From the Yakima Herald-Republic Online News.
MABTON, Wash. — If Mabton High School senior Arturo Nuñez goes back to picking fruit and vegetables, it won't be because he has to.
Nuñez, who was working in asparagus fields before he turned 10 and whose siblings all dropped out of school, is headed to Washington State University this fall.
The 18-year-old, who will bring his 21-year-old fiancee and their two children to Pullman with him, wants to be an aerospace engineer.
"Since I was small, I wanted to fly planes," Nuñez said. "But now I think working on them would be better."
Lofty goal for a kid from Mabton whose parents are farm laborers.
But Nuñez has beaten longer odds.
His birth mother left when he was 3 or 4, then spent time in jail, then vanished from his life.
His father, Arturo Fuentes, is a dairy worker. His stepmother, Maria Fuentes, picks fruit and cuts asparagus. Neither of them went past sixth grade back in Mexico before moving here.
His older brother dropped out in the seventh grade, his sister had a baby and dropped out, too. His younger brother fought with teachers and dropped out in eighth grade.
Then, halfway through high school, Nuñez fathered a baby with a young woman staying at his family's house.
The woman, Blanca Arias, already had a 2-year-old of her own.

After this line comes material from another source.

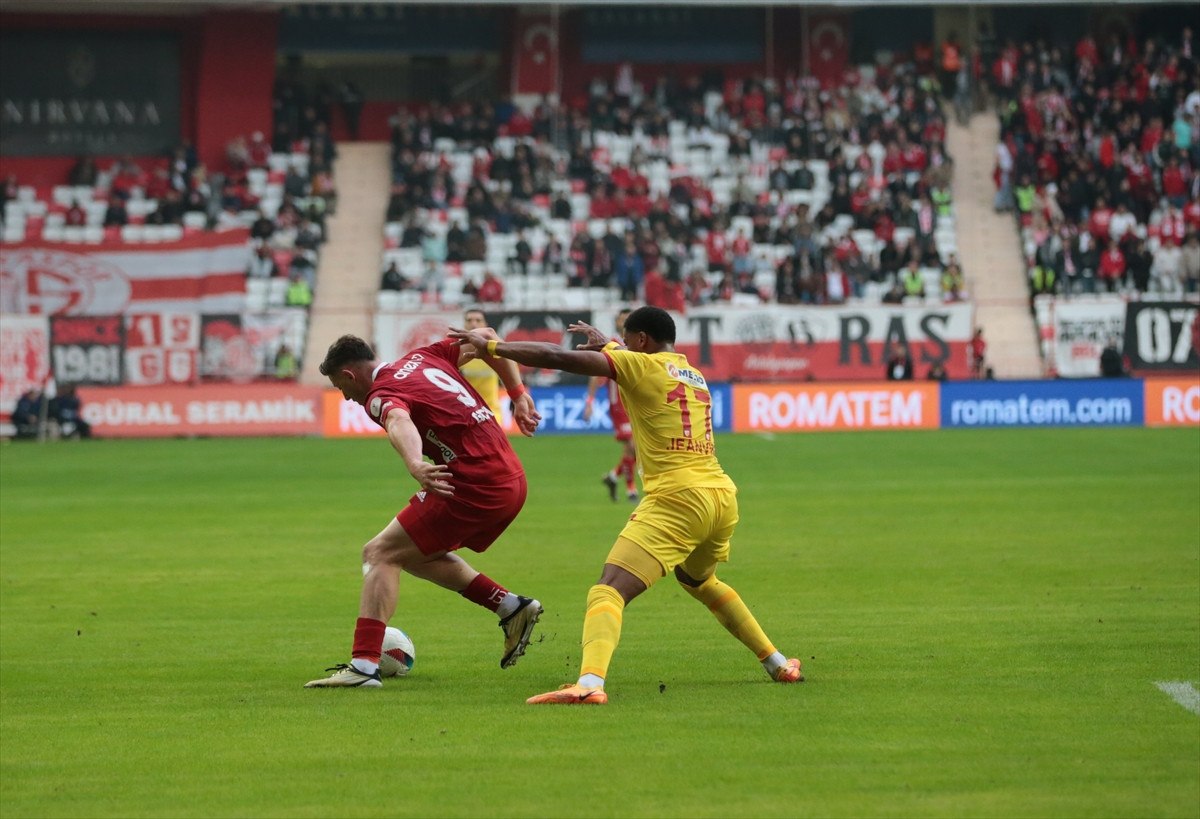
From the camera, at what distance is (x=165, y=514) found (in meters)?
17.6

All of a sudden he was a high school student with two kids to care for. A good student with a 3.3 grade-point average, Nuñez could have dropped out like his siblings.

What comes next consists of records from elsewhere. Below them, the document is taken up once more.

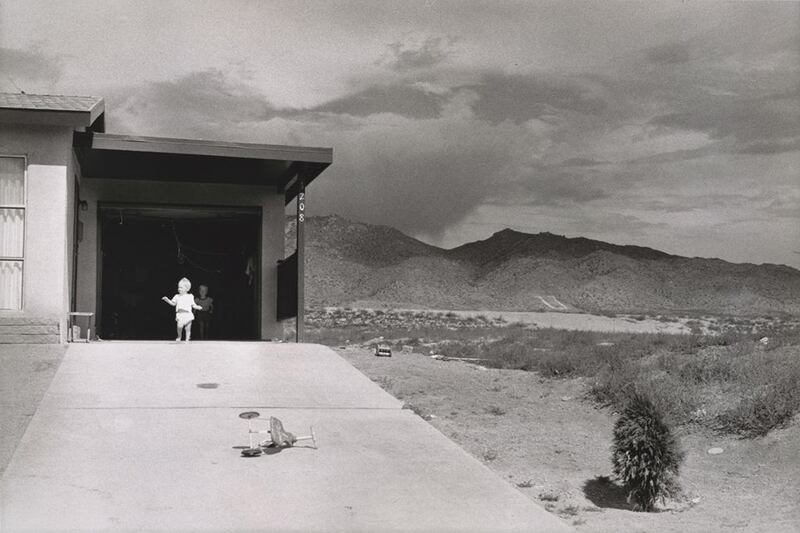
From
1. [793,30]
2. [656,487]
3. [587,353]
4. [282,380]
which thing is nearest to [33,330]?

Instead, the two young boys, now 2 and 4, gave him more resolve than ever.
"Sometimes I feel like quitting and letting go," he said. "But I can't. I think about my boys. I can't do it. I don't want them to have to work in the fields."
That kind of determination is impressive and rare for someone Nuñez's age, said Mabton High School Principal Jay Tyus, who served as Nuñez's mentor in the Washington State Achievers Scholarship process.
"He's just got a really grounded way about him," Tyus said. "He is very driven. He is very consistent and steady."
So when he became a father, he accepted that responsibility and he stayed in school, and this year Nuñez was voted senior class vice president. And despite opposition from Arias, whom he plans to marry this summer, he also played football and soccer and wrestled.
"We worked it out," he said. "She dislikes it, though."
The young couple doesn't have to worry about that now. On Friday, Nuñez will graduate.
He has a construction job lined up for the summer that will keep him out of agriculture labor for the first time since childhood.
"I never want to go back," he said of farm labor.
Then he stopped and thought it over for a minute. He knows a better future is in his grasp, but he also knows he wants to maintain links to home and family.
"I'll probably still go back and work," he conceded. "Just because it's in me."